Las tétricas fotografías post mortem, que reposaban desde el siglo xix en la superficie de un daguerrotipo o de un colodión, habitan hoy las pantallas. Una vez escaneadas, han abandonado sus viejos baúles, los marcos de madera carcomida que las constreñían. Gozan de una nueva vida —de una nueva muerte— en el mundo rutilante de internet. Allí están: impávidas, casi obscenas tras la pantalla de última generación, un poco pixeladas debido a la curiosidad morbosa del espectador, que agranda su tamaño natural para poder ver al trasluz virtual cómo era el siglo xix. Algunos de los retratados nacieron incluso en el siglo xviii, como en el caso de la mujer de Mozart, aunque esta tuvo la suerte de posar viva. Rescatados por un azar tecnológico, los muertos se manifiestan hoy en la pantalla del ordenador o de la tableta como zombis inofensivos de silicio y código binario. Los vivos surgen de la misma pantalla, aunque no siempre se muestran tan pacíficos. Sin que los interpelemos, esos viejos daguerrotipos parecen querer decir algo. Se expresan incansablemente. «Las imágenes son superficies con significado», afirmó Vilém Flusser en Una filosofía de la fotografía. Vamos a explorar, pues, esa superficie.
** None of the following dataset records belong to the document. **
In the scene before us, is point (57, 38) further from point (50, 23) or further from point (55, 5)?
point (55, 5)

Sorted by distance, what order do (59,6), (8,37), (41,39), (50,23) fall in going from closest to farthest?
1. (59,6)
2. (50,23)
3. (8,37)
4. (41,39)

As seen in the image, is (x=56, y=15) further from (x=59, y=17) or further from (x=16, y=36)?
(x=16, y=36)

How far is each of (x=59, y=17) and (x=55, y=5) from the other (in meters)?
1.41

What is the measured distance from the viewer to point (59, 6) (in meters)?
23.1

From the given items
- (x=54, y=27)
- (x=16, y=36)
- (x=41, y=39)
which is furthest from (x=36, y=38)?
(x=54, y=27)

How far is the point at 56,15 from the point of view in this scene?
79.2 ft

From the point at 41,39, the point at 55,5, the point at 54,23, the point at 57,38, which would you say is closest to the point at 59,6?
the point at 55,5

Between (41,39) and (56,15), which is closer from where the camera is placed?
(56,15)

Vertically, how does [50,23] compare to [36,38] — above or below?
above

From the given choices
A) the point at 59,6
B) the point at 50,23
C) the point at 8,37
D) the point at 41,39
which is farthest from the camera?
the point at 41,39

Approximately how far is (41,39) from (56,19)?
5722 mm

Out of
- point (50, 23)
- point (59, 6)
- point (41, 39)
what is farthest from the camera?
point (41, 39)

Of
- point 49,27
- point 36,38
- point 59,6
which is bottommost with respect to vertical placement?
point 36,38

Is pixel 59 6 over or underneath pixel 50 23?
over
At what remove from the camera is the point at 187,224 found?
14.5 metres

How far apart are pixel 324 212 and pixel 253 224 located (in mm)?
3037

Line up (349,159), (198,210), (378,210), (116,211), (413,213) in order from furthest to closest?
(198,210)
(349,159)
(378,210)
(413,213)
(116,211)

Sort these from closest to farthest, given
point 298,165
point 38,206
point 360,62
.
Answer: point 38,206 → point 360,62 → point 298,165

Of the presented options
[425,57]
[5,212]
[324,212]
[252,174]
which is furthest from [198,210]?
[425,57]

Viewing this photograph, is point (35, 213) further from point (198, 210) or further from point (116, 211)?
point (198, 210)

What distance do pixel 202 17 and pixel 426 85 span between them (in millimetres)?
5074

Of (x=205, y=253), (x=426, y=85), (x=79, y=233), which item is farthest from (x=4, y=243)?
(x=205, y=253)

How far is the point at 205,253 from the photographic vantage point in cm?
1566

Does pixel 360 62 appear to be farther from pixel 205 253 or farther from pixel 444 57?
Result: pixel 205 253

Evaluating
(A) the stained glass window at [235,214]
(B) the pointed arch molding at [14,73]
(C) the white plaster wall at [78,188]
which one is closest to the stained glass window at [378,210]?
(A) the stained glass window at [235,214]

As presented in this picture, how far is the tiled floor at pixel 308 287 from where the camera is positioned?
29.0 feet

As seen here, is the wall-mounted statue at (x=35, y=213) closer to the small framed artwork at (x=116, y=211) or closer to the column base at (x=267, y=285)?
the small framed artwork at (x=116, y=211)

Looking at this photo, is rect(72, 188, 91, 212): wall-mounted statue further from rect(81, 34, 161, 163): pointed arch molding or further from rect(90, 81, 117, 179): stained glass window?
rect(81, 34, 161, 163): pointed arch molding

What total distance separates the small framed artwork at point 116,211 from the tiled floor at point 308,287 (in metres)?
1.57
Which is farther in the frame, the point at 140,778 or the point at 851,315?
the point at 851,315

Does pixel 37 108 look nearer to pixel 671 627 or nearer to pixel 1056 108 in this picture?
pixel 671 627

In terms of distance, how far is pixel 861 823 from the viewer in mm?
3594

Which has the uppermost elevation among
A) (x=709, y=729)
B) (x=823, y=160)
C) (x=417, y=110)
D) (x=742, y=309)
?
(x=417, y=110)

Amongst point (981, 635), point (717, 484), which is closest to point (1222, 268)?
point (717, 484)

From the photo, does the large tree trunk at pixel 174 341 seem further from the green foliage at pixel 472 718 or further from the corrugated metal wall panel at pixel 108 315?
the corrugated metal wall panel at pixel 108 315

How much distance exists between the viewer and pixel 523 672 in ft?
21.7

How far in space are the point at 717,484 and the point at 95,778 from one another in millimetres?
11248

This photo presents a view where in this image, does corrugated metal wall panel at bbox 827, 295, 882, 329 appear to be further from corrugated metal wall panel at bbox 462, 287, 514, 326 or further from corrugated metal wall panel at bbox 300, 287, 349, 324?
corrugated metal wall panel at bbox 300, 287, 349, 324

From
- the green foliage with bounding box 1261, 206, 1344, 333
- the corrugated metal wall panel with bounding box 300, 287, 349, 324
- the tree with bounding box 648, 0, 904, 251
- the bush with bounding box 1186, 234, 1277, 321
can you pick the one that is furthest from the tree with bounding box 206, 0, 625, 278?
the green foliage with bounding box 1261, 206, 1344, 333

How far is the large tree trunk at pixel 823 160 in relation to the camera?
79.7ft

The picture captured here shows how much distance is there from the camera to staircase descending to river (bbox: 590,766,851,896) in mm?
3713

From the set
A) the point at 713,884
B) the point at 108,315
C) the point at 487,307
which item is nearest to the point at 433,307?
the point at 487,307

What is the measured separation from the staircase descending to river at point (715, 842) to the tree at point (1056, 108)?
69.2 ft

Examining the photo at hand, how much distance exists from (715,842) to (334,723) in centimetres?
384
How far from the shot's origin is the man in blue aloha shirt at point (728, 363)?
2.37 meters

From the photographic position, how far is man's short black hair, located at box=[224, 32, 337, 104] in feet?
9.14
El memento mori de la decimonónica fotografía post mortem y el memento vivere del adolescente narcisista que cuelga sus infinitas selfies en Facebook... Hay algunas simetrías que conectan oscuramente ambos hechos. Dejan entrever cosas sustanciales, aunque de difícil interpretación.
La fotografía post mortem constituye un fenómeno cultural poco y mal estudiado, a pesar de que durante un período histórico de más de cincuenta años, entre mediados del siglo xix y el inicio de la Primera Guerra Mundial, fue un hecho extendido y socialmente normalizado. Los protagonistas de esas imágenes fueron variados: desde personajes ilustres —los menos— hasta gente anónima de todas las edades y condiciones, aunque con un claro predominio de bebés y niños de corta edad, sin que ello se considerara asociado entonces a actitudes morbosas o malsanas.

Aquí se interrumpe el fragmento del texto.